I was asking how to ssh into an OPNSense VM since it didn’t seem to work. ChatGPT sent me down a hole about enabling and starting the sshd service (which didn’t work) but each rebuttal digs a deeper hole with more esoteric and potentially harmful instructions like adding symlinks, finding the executable, creating a service file etc. all of which might have been correct, but fortunately, I spotted the seemingly over-complicated answer, did a Google search instead and found out there is an option in the GUI to enable SSH. Dead quick and simple but for whatever reason, ChatGPT didn’t know.

Another scenario that ended up ruining my Ceph cluster and making me fear that I was going to need to install Proxmox involved over an hour of networking nonsense when the underlying issue was that a vLan had the wrong IP in it and the firewall didn’t include a new subnet I was using. An experience engineer would have asked some better questions about “did it ever work” etc. and then is likely to have said, “try the firewall first”. ChatGPT started coaching me on multicast floods and route tables, which was quite interesting but it felt like it should have been easier to get to the truth more quickly.

What I would prefer instead

I would LOVE it if people who maintain open-source software created AI powered help documentation. Rook io for example, has a load of helper scripts but no obvious route from the home page to, “This is exactly what you need to do to setup a rook cluster with external Ceph”. This was another thing that AI made into lots of manual steps, when all I needed was to run export-cluster.py and import-cluster.py pretty much! The Google search AI was much better and gave me about 5 instructions compared to the 30 that I was given by ChatGPT (and which didn’t work anyway)

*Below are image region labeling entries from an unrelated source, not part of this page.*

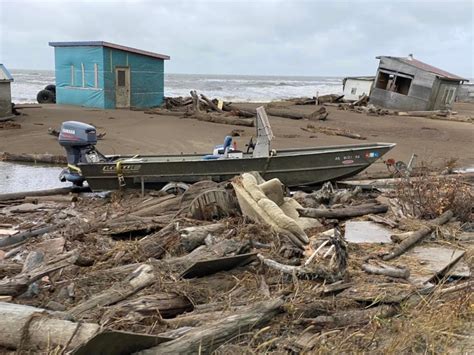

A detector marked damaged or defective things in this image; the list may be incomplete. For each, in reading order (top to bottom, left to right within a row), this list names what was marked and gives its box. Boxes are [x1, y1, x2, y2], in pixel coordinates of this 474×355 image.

window of damaged building [376, 69, 412, 96]
broken lumber [298, 203, 386, 220]
broken lumber [384, 211, 454, 262]
broken lumber [68, 262, 155, 318]
broken lumber [139, 298, 284, 354]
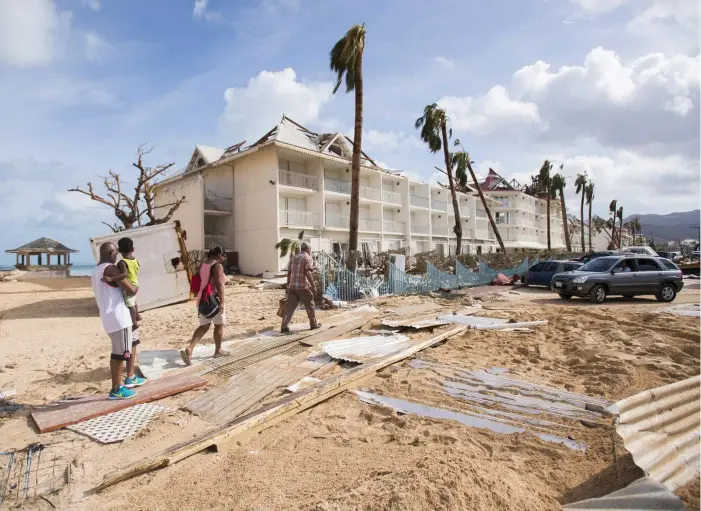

Lastly, a big shout-out to the amazing people who build and maintain tools like ss, ip, grep and others, which are so powerful for debugging (once you learn the magic switches!) and mean that, at least on Linux, debugging things like ARP and route tables is childs play!

So more on the Proxmox stuff later. I am still trying to get OPNSense HA working (it semi-works :-) then I might knock up some more Production-quality videos about setting everything up and the pains I endured in the process!